KOSCIUSKO COUNTY — As towns grow and change over time, it can be difficult to imagine what the past was like. Today’s maps of towns are drastically different from maps created 100 years ago, proving nothing is immune to change.
Fortunately, preserved buildings offer a quick glimpse into what once was. Scattered through Kosciusko County are historic buildings and houses individuals have taken on the work of restoring to their original form.
“It’s easier to tear something down than build from scratch. You lose part of the charm,” said Nick Hauck, the managing director at Village at Winona Lake. “Ninety percent of the shops in the village are original, and they’re part of the aesthetic of Winona Lake.”
In the 1990s, Winona Lake converted 100-year-old buildings into shops. The village transformed from a derelict area the public avoided into a hub hosting community events on a regular basis.
The restoration project not only effected the aesthetic — it impacted the economy. Last year, the retail and restaurant businesses in the village had in excess of $8 million in sales.
According to Terry White, a volunteer at the Winona History Center, another obstacle that occurs with restoring and preserving older buildings is finding original photos and drawings to reference as well as uncovering the accurate history of the building. Houses more than 100 years of age didn’t always have addresses, making hunting for their history in court records a difficult task.
With distinctive styles and characteristics, older buildings aren’t just capturing the eye of passersby but the interest of those fascinated by architecture.
“The restoration of historic structures always brings forth research into the architecture. There are magazines interested in the Winona Lake home architecture and the history of it,” explained White. “Winona Lake has a rich history that’s tied to national figures and movements. It’s important to preserve the accurate information of what occurred during that time and the evolution of today.”
Constructing upgrades to older buildings while remaining as authentic as possible is challenging, but not an impossible feat.
Sharon Whetstone, homeowner of a farmhouse built in 1860 and the back of the house built in 1910, has installed features from other time periods, making her home a time capsule.

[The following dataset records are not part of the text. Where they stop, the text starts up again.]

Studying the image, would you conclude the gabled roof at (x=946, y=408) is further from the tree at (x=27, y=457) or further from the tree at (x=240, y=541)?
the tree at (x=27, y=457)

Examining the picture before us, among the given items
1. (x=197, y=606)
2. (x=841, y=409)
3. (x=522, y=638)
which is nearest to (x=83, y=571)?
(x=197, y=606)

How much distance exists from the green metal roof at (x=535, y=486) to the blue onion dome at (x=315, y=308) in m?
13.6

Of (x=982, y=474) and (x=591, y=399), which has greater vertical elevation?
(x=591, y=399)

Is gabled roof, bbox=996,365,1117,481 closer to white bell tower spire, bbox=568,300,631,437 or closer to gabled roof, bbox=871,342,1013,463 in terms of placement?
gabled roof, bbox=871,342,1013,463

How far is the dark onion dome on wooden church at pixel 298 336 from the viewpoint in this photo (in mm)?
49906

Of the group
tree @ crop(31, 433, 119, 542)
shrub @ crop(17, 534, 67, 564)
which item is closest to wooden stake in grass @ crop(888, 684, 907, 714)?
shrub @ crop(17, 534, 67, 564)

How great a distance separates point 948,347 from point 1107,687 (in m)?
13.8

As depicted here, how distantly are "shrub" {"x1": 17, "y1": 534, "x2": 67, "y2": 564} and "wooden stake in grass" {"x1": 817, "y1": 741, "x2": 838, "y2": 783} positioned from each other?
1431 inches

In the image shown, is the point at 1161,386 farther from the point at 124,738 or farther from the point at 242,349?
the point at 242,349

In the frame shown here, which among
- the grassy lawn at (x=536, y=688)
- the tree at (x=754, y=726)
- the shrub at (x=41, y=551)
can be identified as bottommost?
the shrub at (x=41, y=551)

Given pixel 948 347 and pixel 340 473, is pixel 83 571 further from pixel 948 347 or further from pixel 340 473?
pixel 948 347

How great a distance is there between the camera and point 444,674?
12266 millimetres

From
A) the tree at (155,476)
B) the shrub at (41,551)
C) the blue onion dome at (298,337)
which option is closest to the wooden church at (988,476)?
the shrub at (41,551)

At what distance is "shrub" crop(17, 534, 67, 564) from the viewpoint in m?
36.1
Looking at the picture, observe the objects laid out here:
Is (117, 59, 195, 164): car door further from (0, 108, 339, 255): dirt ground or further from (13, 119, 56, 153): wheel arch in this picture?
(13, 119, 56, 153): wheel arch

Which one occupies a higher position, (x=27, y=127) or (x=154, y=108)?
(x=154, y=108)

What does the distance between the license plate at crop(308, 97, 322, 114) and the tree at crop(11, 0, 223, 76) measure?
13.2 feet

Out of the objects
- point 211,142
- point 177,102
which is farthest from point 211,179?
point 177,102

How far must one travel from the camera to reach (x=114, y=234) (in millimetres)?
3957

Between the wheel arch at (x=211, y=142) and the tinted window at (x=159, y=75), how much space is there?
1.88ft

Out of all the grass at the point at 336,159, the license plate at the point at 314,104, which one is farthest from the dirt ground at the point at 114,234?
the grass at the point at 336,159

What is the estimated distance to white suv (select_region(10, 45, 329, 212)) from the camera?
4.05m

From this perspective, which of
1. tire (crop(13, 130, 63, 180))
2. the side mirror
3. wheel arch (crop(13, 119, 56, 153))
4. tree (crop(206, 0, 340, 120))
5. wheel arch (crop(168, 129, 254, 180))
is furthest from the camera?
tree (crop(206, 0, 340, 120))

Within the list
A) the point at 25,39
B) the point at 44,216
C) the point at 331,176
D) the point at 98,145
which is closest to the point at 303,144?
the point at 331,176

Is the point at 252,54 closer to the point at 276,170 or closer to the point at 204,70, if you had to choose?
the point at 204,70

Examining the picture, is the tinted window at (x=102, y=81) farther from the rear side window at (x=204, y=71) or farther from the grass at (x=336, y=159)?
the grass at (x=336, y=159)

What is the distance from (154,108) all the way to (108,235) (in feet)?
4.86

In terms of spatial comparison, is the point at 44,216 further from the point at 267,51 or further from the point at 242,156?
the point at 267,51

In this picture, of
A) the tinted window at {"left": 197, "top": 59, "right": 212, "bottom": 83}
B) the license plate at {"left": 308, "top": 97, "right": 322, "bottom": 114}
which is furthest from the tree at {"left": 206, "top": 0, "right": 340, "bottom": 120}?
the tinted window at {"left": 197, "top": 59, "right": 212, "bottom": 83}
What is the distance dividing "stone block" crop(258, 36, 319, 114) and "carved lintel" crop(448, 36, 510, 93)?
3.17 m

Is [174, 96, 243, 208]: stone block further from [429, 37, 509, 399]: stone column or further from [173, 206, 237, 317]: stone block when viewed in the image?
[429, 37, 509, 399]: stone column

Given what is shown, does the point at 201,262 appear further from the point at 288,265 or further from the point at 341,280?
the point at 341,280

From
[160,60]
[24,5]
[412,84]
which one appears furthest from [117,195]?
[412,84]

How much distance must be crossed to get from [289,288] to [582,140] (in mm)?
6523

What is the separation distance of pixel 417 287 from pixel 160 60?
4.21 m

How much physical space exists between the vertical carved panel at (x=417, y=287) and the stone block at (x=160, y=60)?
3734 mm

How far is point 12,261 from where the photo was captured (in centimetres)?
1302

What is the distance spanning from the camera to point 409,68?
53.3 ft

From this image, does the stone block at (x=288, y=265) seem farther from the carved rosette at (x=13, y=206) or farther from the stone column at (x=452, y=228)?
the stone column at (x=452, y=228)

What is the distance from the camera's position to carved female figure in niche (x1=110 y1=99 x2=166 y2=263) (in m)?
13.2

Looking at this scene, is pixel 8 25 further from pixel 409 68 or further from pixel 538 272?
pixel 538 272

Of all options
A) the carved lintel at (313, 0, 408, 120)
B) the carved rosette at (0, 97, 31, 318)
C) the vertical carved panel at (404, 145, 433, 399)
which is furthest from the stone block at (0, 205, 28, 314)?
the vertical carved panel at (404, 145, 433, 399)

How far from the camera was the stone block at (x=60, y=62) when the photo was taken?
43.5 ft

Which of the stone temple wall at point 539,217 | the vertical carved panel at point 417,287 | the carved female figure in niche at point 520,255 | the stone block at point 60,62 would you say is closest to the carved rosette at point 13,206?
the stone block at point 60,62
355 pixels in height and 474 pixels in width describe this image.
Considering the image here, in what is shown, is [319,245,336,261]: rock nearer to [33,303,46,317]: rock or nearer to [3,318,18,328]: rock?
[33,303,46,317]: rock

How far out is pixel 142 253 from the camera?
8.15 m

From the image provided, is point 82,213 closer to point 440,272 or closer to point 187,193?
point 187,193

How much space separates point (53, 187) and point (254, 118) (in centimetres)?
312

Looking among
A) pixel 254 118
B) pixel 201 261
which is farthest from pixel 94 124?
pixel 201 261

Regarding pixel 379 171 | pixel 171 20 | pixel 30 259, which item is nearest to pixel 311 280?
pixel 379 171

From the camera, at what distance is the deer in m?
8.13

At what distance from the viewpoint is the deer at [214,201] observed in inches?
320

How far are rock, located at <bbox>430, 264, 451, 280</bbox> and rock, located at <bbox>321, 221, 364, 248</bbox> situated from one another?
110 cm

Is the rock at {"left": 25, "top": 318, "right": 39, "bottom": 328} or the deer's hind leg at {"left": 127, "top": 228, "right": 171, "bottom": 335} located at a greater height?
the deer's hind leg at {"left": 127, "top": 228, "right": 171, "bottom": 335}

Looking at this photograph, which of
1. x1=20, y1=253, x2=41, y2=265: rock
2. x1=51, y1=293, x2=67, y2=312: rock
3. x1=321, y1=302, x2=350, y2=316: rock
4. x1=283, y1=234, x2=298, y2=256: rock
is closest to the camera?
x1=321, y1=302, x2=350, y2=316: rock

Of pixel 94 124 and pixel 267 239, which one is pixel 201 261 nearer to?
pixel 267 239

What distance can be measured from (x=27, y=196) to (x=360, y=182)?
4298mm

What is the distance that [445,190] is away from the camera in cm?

When it was featured on the historical home tour in 2010, the front was 150-years-old and the back was 100-years-old.
“You have to think about how you’re refurbishing,” Whetstone commented. “I was once looking for a new light for the dining room. The light was authentic-looking with brass fixtures, but was from 1960. I wanted something more original, so I spoke with a lady about changing the fixture to something closer to the time, but in 1860, they used gas fixtures. REMC hadn’t come to the country until 1930.”
Even if one of the original boards needs repaired, it’s replaced with the same wood and cut. It takes a little extra time and money, but it is Whetstone’s joy to keep the house as authentic as possible.
“I believe when you preserve something from history — a house and story — then that’s a way it can be retold and passed on,” said Whetstone. “We don’t do enough passing on and sharing history of things today.”